## USING THE INFORMATION
(1) In the passage about al-Majdhub, translate this sentence into Spanish: "Al-Majdhub authored a number of other books and collections."
(2) Please answer these questions from the passage about al-Majdhub:
(a) At which university is Osama Taj Al-Sirr a professor of literature?
(b) Which Beirut magazine published al-Majdhub's work?
(c) In the introduction to which work did al-Majdhub give his reasons for writing about the poor?
(3) Carry the passage about al-Majdhub forward from the point where it stops.

The critic Osama Taj Al-Sirr believes that "Sudanism" (or Sudanisation) was clear in al-Majdhub's poetry, which appeared in his imagination, images and language, which his late son, the journalist Awad al-Karim al-Majdhub, who says about his father, "Perhaps what distinguishes the language of al-Majdhub is its mixing - sometimes - between classical and dialectal Arabic to the point of using the language of ordinary speech and planting it in the fabric of his poem. Osama Taj Al-Sirr, Professor of literature at the University of Khartoum told Al-Jazeera Net that "al-Majdhub conveyed the Sudanese life to poetry, and he is one of the first to mix between the eloquent and the common, the Sudanese project represents for him a stylistic technique".

Al-Siddiq Omar Al-Siddiq, attests the Sudanism was not the only prominent feature of al-Majdhub, and the poetic imagery is one of the clearest among them. Al-Majdhub was creative in taking pictures and bold in drawing them, and this "audacity" is not limited to pictures only.

One of the most important features of al-Majdhub's poetry is his interest in the simple man in the street, as Osama Taj al-Sirr believes that Al-Majdhub "moved poetry - in a highly poetic and pictorial language - from the centrality of life to its periphery (linguistic, social, and political). He wrote about coffee shop owners, shoe-cleaners, pickpockets, the bean seller, the shard seller, the beggar, and so on." Al-Majdhub mentioned the reasons in the introduction to Nar al-Majadhib: "I have benefited a lot from mingling with people, especially the poor, for they have a striking sincerity that has benefited me and cured me".

Al-Majdhub authored a number of other books and collections. He also wrote in magazines such as The Nile, Hana Omdurman, Youth and Sports, and other Sudanese publications. In Arabic, Dar Al-Hilal, Al-Doha, and the Beirut magazine Al-Adab were publishing his work. He has several radio interviews, the most prominent of which are his interviews with Sudanese radio and television, Voice of the Arabs, Voice of America, German, Egyptian and Tunisian radio.

Noah’s Ark is a womb of a virgin
That rested on Mount Judi, bestowing life
Moses coffin is a womb
Jesus’ cross is a womb
And Ghar Hiraa is a womb
And this Deluge abated with no ark,
No coffin, no cross and no Hiraa
Where is the refuge?

## DATA SUPPLIED
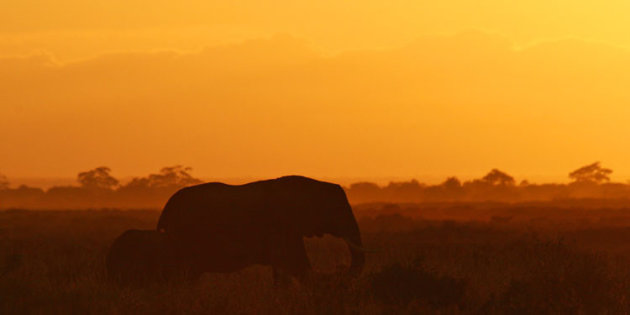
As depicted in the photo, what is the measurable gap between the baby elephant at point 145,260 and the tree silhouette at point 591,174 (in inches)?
5478

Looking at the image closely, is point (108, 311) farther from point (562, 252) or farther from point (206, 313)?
point (562, 252)

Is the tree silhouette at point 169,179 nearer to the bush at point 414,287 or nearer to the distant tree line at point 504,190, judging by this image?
the distant tree line at point 504,190

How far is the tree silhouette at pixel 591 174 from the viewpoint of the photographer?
479ft

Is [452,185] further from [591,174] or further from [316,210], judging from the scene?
[316,210]

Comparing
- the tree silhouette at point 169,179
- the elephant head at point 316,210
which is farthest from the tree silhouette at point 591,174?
the elephant head at point 316,210

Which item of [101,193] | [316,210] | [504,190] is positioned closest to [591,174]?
[504,190]

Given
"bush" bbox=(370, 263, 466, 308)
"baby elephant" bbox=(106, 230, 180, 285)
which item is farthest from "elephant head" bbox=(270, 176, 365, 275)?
"baby elephant" bbox=(106, 230, 180, 285)

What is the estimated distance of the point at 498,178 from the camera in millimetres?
154375

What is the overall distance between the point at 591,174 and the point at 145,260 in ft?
464

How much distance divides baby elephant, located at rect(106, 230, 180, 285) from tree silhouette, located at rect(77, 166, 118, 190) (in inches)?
5982

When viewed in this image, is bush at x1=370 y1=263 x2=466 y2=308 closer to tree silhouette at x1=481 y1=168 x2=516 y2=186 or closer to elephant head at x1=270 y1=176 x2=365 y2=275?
elephant head at x1=270 y1=176 x2=365 y2=275

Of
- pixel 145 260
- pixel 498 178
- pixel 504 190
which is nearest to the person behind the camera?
pixel 145 260

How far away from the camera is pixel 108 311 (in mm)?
10875

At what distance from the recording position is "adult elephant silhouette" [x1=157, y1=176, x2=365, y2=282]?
13539 mm
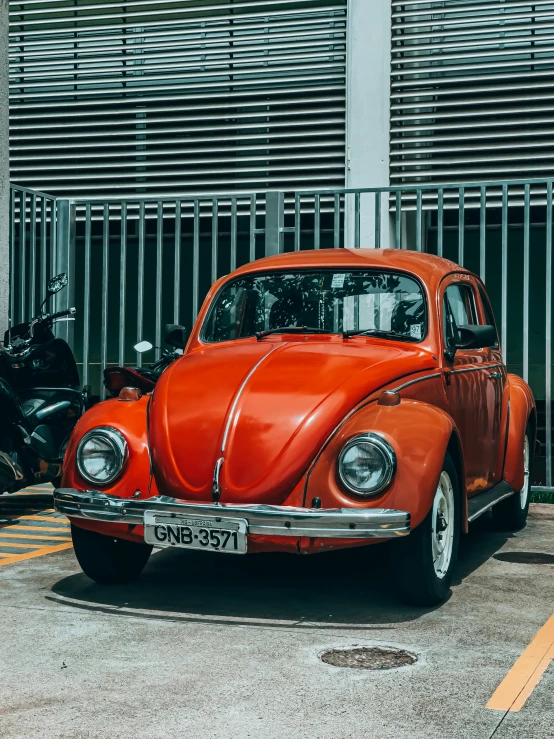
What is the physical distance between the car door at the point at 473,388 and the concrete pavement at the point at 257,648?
61 cm

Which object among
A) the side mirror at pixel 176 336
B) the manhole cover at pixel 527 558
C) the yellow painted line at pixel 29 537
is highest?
the side mirror at pixel 176 336

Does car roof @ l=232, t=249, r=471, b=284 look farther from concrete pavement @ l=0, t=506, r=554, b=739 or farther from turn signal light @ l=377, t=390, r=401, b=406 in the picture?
concrete pavement @ l=0, t=506, r=554, b=739

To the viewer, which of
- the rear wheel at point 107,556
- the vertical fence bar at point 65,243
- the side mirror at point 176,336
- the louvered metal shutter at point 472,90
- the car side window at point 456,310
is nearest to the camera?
the rear wheel at point 107,556

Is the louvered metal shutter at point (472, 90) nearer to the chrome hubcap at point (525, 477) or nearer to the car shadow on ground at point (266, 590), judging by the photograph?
the chrome hubcap at point (525, 477)

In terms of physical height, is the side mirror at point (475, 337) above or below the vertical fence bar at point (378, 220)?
below

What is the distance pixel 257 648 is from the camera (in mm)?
4320

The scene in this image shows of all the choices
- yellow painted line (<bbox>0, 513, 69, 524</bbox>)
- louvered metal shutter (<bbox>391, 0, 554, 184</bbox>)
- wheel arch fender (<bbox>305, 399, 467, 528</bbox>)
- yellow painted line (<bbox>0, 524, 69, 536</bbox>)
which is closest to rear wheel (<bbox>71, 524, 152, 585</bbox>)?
wheel arch fender (<bbox>305, 399, 467, 528</bbox>)

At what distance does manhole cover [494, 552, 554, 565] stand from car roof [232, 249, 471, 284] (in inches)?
→ 68.9

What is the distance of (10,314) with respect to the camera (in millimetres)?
10188

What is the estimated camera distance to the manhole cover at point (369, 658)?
4082 millimetres

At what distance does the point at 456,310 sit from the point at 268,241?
3.66 metres

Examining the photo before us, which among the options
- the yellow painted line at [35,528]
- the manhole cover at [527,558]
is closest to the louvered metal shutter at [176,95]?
the yellow painted line at [35,528]

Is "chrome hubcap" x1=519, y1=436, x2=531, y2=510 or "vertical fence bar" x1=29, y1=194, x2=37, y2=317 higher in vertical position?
"vertical fence bar" x1=29, y1=194, x2=37, y2=317

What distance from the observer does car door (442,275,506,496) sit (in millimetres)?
5887
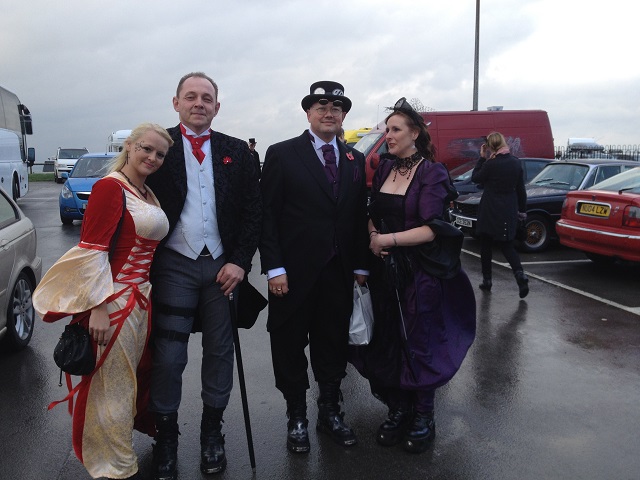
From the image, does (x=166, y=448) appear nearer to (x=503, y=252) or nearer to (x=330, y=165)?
(x=330, y=165)

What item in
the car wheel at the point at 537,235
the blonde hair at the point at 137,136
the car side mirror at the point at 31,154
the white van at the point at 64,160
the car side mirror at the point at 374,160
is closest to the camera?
the blonde hair at the point at 137,136

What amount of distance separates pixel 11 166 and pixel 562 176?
14.4 m

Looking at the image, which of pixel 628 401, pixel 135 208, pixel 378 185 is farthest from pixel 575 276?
pixel 135 208

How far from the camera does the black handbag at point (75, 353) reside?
2.67m

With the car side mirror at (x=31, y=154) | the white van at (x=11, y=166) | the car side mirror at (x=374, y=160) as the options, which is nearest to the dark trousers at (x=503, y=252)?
the car side mirror at (x=374, y=160)

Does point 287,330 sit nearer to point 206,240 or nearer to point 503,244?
point 206,240

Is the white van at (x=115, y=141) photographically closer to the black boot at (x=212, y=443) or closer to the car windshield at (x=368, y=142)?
the car windshield at (x=368, y=142)

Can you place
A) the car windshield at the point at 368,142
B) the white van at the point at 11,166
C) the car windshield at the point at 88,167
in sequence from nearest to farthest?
1. the car windshield at the point at 368,142
2. the car windshield at the point at 88,167
3. the white van at the point at 11,166

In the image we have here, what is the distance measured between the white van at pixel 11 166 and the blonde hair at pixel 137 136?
14043 millimetres

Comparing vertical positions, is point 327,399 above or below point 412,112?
below

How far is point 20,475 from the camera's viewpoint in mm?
3109

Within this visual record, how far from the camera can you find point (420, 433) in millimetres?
3395

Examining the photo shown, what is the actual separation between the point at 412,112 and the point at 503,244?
395cm

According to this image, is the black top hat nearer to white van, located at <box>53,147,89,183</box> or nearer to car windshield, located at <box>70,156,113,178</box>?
car windshield, located at <box>70,156,113,178</box>
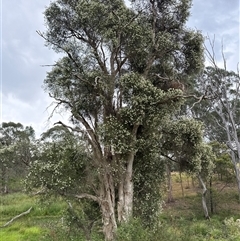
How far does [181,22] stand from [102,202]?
8.23 meters

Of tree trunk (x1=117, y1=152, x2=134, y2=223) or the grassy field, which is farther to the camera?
tree trunk (x1=117, y1=152, x2=134, y2=223)

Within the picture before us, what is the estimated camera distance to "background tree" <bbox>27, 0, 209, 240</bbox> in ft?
38.5

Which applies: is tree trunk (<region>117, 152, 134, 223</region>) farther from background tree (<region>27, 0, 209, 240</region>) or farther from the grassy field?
the grassy field

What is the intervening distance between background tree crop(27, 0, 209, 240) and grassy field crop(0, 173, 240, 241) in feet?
6.18

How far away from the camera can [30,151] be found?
37.2ft

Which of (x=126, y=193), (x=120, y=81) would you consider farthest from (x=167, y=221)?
(x=120, y=81)

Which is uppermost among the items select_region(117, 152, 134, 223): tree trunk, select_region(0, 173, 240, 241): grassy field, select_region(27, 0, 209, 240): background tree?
select_region(27, 0, 209, 240): background tree

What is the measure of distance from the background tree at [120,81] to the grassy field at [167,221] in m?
1.88

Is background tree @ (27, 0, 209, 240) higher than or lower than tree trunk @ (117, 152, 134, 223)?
higher

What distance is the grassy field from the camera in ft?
34.6

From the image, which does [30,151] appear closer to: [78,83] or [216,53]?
[78,83]

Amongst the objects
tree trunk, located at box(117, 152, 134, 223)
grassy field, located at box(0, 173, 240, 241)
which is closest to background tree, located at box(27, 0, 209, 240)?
tree trunk, located at box(117, 152, 134, 223)

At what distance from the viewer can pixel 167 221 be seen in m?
15.5

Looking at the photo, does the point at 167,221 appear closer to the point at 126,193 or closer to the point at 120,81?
the point at 126,193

## RESPONSES IN ORDER
(1) Al-Majdhub escribió varios otros libros y colecciones.

(2)
(a) The University of Khartoum
(b) Al-Adab
(c) Nar al-Majadhib

(3)
To the moon!
Does the earth escape from itself?
Searching for its kin?

— The Deluge

=== Poetic and literary works ===

1. Diwan Fire of al-Majazib (نار المجاذيب), 1969
2. Diwan Honor and Immigration (الشرافة والهجرة), 1973
3. Lengthy Good News, Crows, Exodus (طولة البشارة، الغربان، الخروج), 1975
4. Diwan Manabir (منابر), 1982
5. Diwan Of Those Things (تلك الأشياء), 1982
6. A Beggar in Khartoum (شحاذ في الخرطوم), 1984 (poetry play)
7. Diwan Cruelty in Milk (القسوة في الحليب), 2005
8. Diwan Sounds and Smoke (أصوات ودخان), 2005
9. Diwan Raid and Sunset (غارة وغروب), 2013

=== Political life ===
Al-Majdhub founded with Mahmoud Muhammad Taha the Republican Brotherhood in Sudan in 1945. The Republican Brotherhood was involved in the fight for independence against British-Egyptian colonialism. Al-Majdhub has poems praising the positions of the Republican Party and Mahmoud Muhammad Taha.

Al-Majdhub died on 3 March 1982 in Omdurman.

== Legacy ==
Al-Majdhub has gained recognition in the history of Sudanese literature as a trailblazer in the modernisation of Sudanese poetry. He is credited with founding a significant poetic movement, along with his relative Abdullah El Tayib, which introduced a fresh approach to poetic creation, breaking away from traditional and rigid poetic forms and doctrines. This new school of poetry embraced a more unrestrained and liberated style, in line with the practices of contemporary poets.